**GIVEN INSTRUCTION**
Copy exactly the lines from the "Which one is raised" line to the end, both included, and nothing else.

(Dataset records)
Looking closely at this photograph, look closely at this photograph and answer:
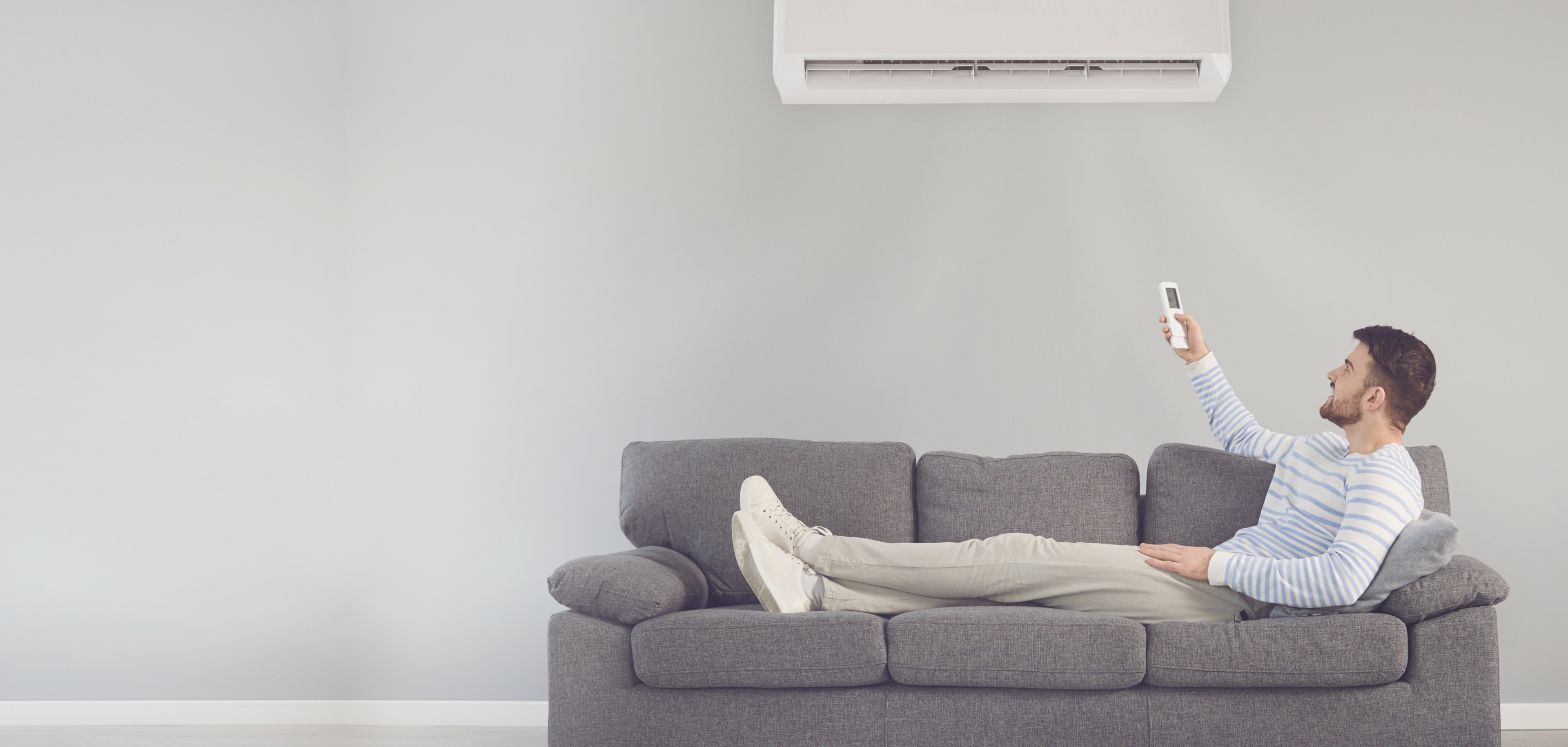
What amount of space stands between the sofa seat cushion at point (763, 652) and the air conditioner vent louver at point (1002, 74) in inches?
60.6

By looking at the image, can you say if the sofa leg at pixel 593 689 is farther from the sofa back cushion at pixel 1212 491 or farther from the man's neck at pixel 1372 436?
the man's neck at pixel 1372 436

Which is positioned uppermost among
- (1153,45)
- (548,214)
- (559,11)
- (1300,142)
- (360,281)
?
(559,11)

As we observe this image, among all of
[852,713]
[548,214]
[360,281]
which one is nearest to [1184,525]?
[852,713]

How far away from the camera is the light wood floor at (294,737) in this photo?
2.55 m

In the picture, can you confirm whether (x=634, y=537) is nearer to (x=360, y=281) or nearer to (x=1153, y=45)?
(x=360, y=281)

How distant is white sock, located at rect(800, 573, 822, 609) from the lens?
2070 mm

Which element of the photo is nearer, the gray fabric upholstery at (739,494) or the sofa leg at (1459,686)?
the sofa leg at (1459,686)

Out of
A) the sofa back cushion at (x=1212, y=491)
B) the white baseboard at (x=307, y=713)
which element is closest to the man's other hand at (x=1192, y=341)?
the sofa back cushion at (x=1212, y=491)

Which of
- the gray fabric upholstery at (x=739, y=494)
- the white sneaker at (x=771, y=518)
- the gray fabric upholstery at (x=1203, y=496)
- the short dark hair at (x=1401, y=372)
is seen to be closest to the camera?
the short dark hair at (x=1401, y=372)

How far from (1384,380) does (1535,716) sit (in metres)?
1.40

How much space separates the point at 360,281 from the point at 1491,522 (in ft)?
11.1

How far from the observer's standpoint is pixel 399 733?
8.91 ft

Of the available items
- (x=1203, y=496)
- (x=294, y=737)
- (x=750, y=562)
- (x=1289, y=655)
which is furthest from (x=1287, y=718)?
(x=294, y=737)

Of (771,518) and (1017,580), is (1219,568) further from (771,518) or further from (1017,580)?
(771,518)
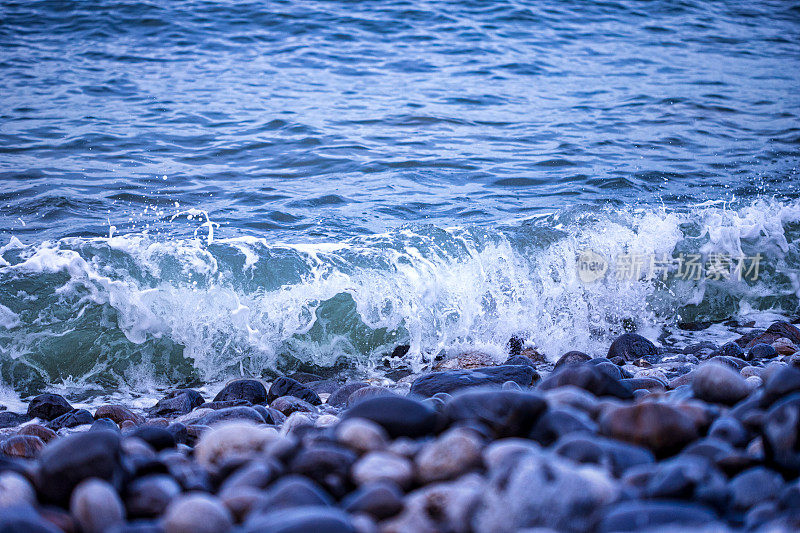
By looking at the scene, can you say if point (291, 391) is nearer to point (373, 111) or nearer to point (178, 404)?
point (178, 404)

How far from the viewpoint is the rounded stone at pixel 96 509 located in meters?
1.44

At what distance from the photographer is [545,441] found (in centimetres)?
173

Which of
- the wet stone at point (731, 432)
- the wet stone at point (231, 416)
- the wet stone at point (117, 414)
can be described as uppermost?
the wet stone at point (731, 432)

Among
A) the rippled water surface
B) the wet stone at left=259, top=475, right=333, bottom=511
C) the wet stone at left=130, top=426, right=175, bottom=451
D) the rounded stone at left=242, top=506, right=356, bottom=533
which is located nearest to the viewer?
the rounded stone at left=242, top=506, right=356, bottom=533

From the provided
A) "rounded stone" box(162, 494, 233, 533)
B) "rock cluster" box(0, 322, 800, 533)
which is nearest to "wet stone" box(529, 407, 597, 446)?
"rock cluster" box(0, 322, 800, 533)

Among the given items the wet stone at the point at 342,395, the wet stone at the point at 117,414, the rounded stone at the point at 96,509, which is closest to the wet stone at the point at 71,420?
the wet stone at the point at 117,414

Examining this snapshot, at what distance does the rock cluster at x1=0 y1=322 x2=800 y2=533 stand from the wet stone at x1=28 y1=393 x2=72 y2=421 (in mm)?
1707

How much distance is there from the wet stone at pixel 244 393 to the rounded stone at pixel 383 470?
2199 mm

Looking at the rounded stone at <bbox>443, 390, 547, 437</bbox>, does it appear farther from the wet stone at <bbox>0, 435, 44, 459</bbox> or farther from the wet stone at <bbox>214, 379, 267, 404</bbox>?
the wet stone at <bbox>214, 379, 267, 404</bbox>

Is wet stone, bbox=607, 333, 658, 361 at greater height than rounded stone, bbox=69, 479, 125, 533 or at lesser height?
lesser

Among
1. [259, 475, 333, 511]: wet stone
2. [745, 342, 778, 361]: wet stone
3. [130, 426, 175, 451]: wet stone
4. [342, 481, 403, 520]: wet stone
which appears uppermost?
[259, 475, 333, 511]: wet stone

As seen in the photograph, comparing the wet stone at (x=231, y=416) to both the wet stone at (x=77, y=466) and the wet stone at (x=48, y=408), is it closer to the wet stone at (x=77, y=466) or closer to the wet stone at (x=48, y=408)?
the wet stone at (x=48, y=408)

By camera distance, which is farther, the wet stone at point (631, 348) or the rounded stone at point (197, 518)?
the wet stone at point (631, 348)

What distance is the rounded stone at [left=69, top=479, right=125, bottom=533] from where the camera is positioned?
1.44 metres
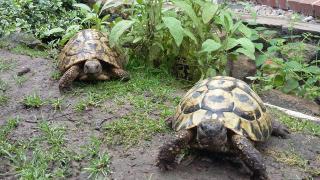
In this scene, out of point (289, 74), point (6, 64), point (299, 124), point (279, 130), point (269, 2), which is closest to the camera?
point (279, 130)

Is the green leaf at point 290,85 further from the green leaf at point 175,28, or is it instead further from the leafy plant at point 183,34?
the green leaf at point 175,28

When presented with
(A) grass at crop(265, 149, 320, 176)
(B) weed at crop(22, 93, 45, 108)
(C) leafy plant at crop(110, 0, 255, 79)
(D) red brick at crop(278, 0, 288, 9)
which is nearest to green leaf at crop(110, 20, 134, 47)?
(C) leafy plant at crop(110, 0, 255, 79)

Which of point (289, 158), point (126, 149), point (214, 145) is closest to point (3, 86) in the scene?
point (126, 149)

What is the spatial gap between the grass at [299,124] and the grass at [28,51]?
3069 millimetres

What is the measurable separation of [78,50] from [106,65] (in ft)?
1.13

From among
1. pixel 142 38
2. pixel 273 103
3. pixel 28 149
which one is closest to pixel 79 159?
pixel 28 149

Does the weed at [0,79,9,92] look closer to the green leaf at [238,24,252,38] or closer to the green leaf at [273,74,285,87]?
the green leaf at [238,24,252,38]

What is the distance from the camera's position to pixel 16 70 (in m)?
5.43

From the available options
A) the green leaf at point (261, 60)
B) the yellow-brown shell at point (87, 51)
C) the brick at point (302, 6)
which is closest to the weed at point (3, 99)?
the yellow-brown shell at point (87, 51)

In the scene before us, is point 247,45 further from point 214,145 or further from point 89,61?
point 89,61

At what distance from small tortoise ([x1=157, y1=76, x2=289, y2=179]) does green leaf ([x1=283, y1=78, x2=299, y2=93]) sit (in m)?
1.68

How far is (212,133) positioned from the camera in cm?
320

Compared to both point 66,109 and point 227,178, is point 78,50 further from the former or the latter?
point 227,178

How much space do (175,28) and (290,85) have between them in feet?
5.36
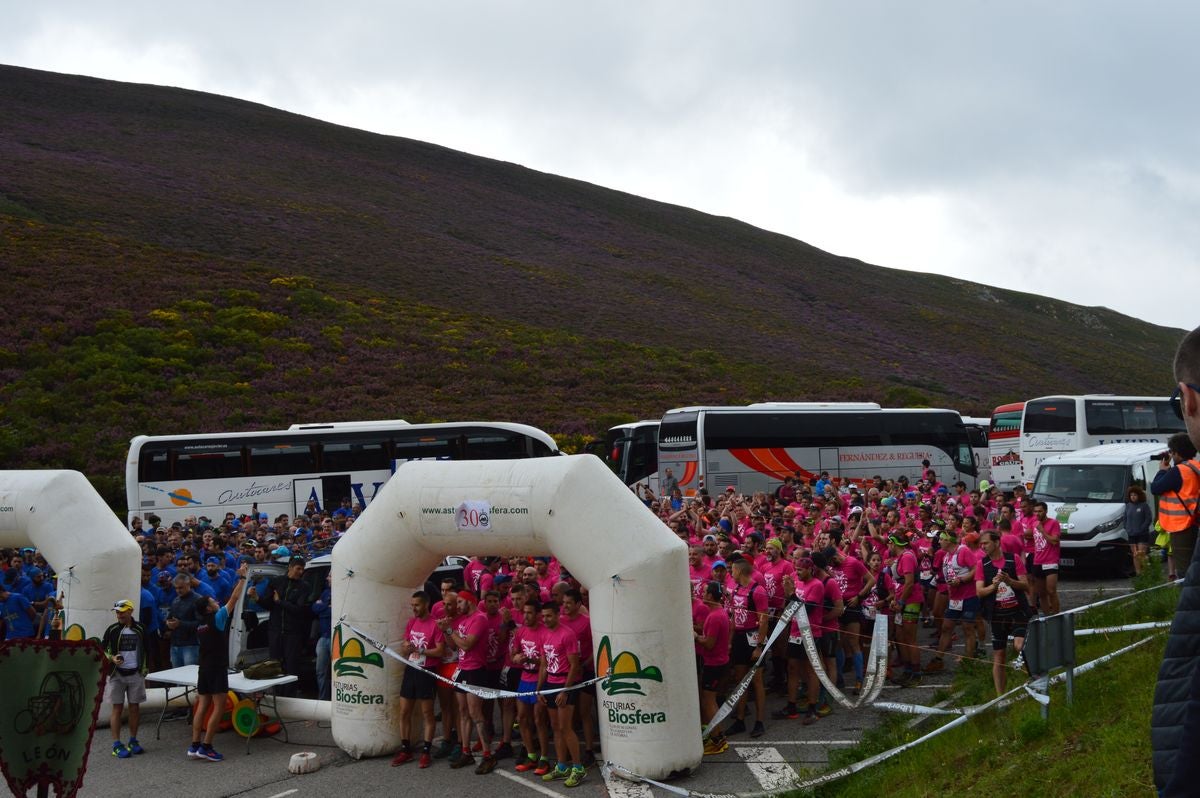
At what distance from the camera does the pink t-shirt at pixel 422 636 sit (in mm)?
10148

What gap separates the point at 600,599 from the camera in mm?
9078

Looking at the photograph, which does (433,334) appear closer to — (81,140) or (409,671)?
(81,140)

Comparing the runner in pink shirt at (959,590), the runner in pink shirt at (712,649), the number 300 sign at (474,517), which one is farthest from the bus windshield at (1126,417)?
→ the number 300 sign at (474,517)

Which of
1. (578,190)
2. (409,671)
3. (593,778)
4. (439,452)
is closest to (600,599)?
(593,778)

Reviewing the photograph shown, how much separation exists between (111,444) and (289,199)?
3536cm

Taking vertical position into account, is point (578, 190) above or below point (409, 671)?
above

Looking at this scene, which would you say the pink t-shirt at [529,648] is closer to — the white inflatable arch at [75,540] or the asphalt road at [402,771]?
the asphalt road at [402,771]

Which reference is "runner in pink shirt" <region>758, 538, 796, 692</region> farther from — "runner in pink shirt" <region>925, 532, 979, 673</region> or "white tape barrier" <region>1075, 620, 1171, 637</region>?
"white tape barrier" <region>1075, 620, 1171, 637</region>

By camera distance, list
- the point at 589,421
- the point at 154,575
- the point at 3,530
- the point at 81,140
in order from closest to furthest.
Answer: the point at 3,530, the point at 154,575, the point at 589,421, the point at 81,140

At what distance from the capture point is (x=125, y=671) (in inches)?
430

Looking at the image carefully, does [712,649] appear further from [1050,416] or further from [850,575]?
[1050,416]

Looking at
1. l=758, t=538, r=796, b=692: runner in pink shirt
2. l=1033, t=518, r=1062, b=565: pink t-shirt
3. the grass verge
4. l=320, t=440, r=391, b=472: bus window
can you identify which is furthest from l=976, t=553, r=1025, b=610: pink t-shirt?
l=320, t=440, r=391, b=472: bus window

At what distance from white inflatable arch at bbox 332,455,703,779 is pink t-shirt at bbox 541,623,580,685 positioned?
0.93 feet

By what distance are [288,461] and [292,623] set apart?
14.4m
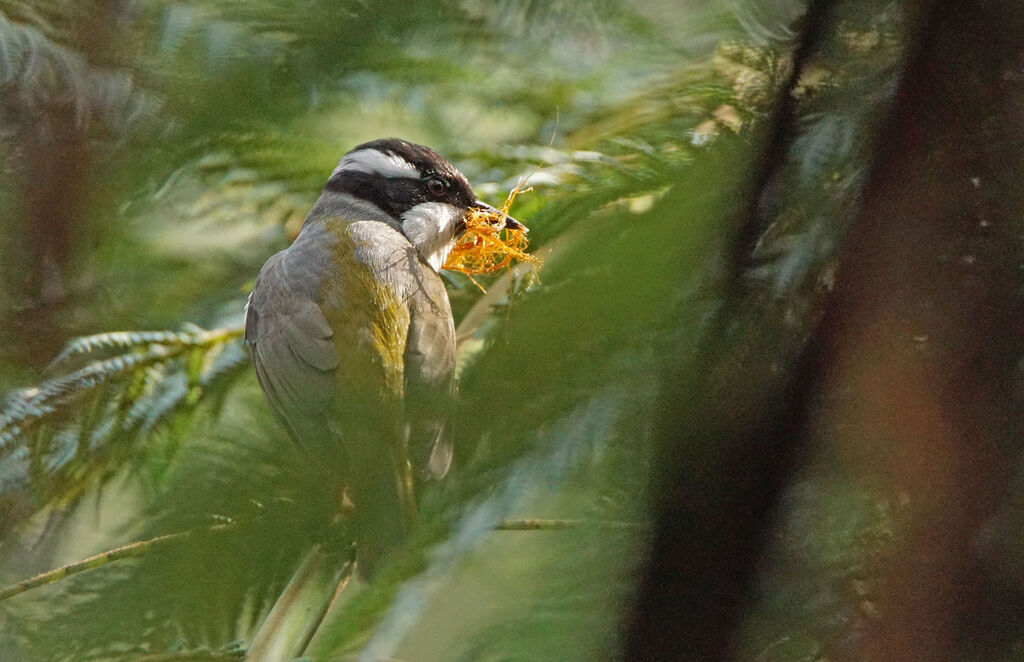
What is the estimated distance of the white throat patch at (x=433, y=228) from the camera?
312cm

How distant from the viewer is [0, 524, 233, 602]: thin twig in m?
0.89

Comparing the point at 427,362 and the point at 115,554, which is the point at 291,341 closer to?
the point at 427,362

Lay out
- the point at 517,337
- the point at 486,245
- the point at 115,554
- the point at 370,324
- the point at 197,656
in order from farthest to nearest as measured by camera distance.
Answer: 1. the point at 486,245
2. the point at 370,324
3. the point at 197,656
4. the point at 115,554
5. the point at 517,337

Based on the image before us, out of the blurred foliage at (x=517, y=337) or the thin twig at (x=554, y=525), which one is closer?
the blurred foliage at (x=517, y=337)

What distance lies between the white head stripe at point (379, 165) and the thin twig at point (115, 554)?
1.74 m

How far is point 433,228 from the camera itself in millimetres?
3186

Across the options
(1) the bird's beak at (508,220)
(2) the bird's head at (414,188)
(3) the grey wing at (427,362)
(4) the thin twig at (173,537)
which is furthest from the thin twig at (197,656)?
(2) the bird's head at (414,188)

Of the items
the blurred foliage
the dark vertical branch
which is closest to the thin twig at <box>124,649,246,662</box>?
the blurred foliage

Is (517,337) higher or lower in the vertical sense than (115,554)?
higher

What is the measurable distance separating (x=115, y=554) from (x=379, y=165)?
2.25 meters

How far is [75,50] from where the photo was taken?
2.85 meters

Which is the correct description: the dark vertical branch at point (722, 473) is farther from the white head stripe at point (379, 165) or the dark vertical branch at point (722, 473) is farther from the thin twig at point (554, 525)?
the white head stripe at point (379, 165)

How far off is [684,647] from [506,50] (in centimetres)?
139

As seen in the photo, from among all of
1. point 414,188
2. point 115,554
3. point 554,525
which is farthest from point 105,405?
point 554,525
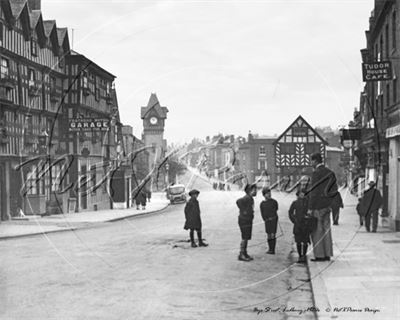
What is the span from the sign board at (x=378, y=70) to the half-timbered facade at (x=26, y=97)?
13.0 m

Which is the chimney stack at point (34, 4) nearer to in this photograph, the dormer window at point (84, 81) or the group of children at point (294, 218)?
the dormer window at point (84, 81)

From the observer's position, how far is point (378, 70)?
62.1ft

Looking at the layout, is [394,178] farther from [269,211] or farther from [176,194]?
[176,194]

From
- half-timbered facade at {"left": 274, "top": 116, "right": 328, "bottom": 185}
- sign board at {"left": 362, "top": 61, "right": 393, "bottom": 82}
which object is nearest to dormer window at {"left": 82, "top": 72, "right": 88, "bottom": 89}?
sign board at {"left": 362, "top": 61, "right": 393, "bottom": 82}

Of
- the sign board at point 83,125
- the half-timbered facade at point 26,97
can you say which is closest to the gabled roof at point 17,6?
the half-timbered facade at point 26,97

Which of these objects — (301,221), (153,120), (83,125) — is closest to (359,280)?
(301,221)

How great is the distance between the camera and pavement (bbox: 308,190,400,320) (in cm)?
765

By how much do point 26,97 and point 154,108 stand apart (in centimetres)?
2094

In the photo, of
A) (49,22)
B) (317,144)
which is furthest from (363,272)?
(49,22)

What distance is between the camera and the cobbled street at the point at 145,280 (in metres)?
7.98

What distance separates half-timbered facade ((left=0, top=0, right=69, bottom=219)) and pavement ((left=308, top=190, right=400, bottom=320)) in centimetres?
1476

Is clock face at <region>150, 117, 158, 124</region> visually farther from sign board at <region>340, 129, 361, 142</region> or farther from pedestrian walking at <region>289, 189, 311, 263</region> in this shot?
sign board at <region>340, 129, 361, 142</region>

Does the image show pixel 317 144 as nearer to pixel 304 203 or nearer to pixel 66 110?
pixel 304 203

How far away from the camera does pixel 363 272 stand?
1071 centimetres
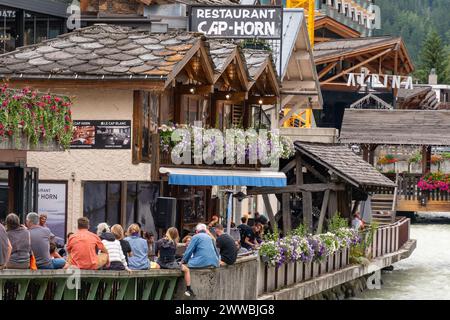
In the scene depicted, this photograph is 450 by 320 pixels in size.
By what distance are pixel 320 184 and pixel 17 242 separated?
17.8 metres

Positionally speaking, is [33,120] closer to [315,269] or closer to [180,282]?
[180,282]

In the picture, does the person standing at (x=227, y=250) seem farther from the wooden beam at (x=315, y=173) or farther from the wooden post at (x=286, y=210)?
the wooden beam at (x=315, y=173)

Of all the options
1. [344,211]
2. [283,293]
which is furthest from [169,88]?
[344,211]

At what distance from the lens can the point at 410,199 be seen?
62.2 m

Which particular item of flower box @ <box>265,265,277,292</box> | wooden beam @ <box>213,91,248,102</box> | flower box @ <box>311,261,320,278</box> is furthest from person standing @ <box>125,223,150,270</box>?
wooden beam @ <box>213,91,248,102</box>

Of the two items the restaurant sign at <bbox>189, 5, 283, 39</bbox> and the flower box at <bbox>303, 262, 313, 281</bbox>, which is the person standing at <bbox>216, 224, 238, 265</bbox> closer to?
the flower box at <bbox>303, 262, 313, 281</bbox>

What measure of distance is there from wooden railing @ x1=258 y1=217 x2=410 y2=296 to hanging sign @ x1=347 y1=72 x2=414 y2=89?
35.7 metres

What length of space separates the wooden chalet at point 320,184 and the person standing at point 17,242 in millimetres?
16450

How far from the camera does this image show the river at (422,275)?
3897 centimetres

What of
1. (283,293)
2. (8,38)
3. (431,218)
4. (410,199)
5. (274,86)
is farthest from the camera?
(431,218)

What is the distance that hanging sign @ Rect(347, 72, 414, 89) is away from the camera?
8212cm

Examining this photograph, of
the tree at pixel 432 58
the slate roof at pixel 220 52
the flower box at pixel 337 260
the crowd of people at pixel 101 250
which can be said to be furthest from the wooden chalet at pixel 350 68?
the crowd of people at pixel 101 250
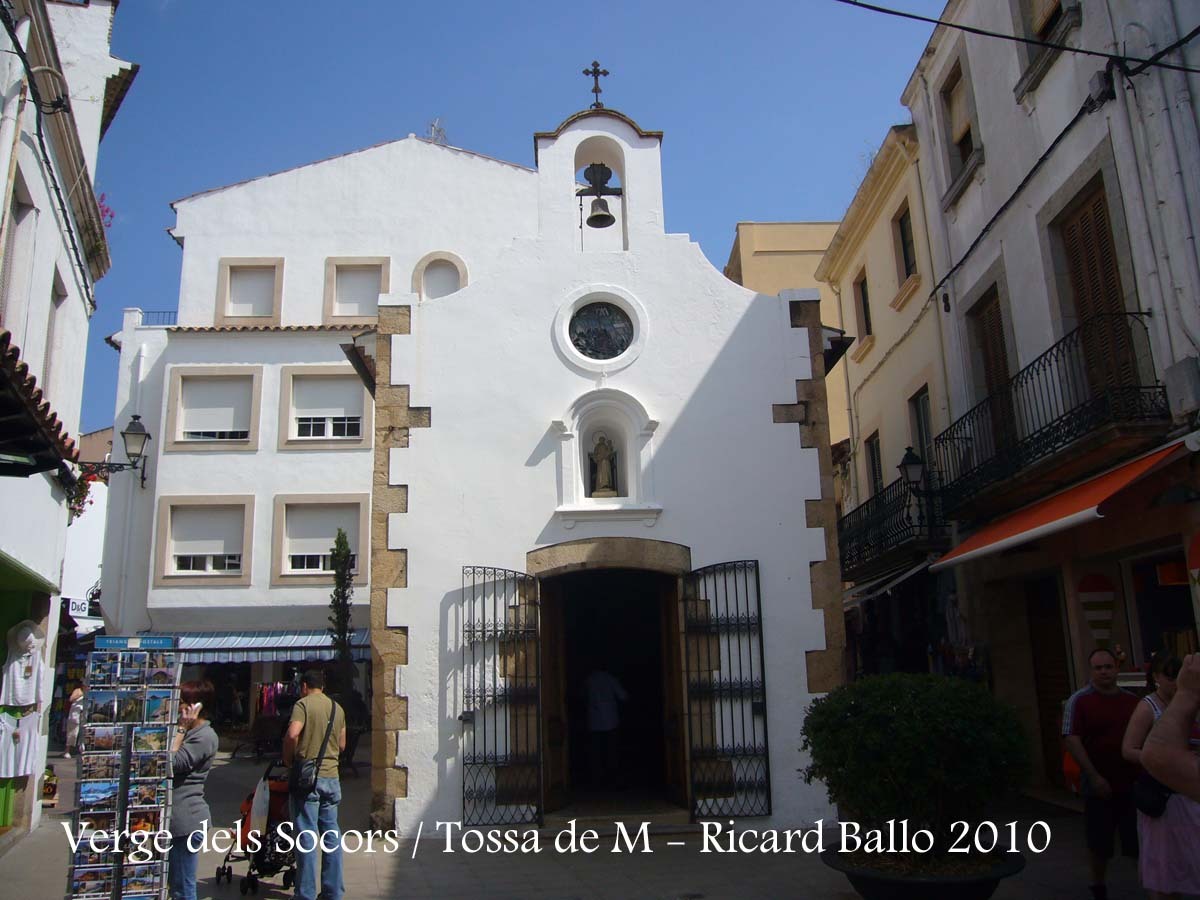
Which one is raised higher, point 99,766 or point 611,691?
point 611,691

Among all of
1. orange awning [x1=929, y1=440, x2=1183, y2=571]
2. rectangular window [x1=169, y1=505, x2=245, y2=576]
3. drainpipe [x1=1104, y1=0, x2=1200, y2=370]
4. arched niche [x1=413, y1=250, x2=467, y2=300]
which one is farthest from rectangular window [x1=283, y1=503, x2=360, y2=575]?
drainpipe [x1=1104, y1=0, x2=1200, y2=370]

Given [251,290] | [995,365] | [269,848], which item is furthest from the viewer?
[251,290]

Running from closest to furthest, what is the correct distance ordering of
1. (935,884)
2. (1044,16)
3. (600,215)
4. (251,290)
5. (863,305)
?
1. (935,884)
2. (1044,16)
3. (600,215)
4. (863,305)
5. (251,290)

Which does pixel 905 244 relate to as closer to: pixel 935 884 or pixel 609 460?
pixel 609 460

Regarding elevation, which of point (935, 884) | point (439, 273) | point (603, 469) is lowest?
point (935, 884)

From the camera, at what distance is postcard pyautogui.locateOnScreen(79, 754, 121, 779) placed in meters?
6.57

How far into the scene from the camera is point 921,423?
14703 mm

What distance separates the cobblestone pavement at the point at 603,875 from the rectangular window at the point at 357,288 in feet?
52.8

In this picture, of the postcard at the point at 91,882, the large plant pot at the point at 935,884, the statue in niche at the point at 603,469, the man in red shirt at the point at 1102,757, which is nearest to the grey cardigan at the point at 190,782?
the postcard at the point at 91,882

**REPLY**
Which one is raised higher, point 99,766 or point 611,691?
point 611,691

Among all of
1. orange awning [x1=929, y1=440, x2=1183, y2=571]
2. rectangular window [x1=169, y1=505, x2=245, y2=576]
3. drainpipe [x1=1104, y1=0, x2=1200, y2=370]
4. arched niche [x1=413, y1=250, x2=467, y2=300]
which one is farthest from rectangular window [x1=283, y1=503, x2=360, y2=575]?
drainpipe [x1=1104, y1=0, x2=1200, y2=370]

Given [251,290] | [995,365] | [269,848], which item is furthest from the viewer?
[251,290]

Running from closest to furthest, what is the correct distance ordering of
1. (935,884)
2. (1044,16)
3. (600,215)
4. (251,290)
5. (863,305)
?
1. (935,884)
2. (1044,16)
3. (600,215)
4. (863,305)
5. (251,290)

Which does pixel 905 244 relate to as closer to: pixel 935 884 or pixel 609 460?
pixel 609 460

Regarding elevation, which of point (935, 884) | point (439, 273) | point (603, 469) is lowest?
point (935, 884)

From the camera, at what distance is postcard pyautogui.locateOnScreen(79, 754, 121, 779) placed in meters?
6.57

How far into the scene from the camera is point 921,423?
14703 mm

What distance separates the cobblestone pavement at the point at 603,875 from the rectangular window at the point at 357,288 in feet?
52.8

In this picture, of the postcard at the point at 91,882, the large plant pot at the point at 935,884, the statue in niche at the point at 603,469, the man in red shirt at the point at 1102,757, which is nearest to the grey cardigan at the point at 190,782?
the postcard at the point at 91,882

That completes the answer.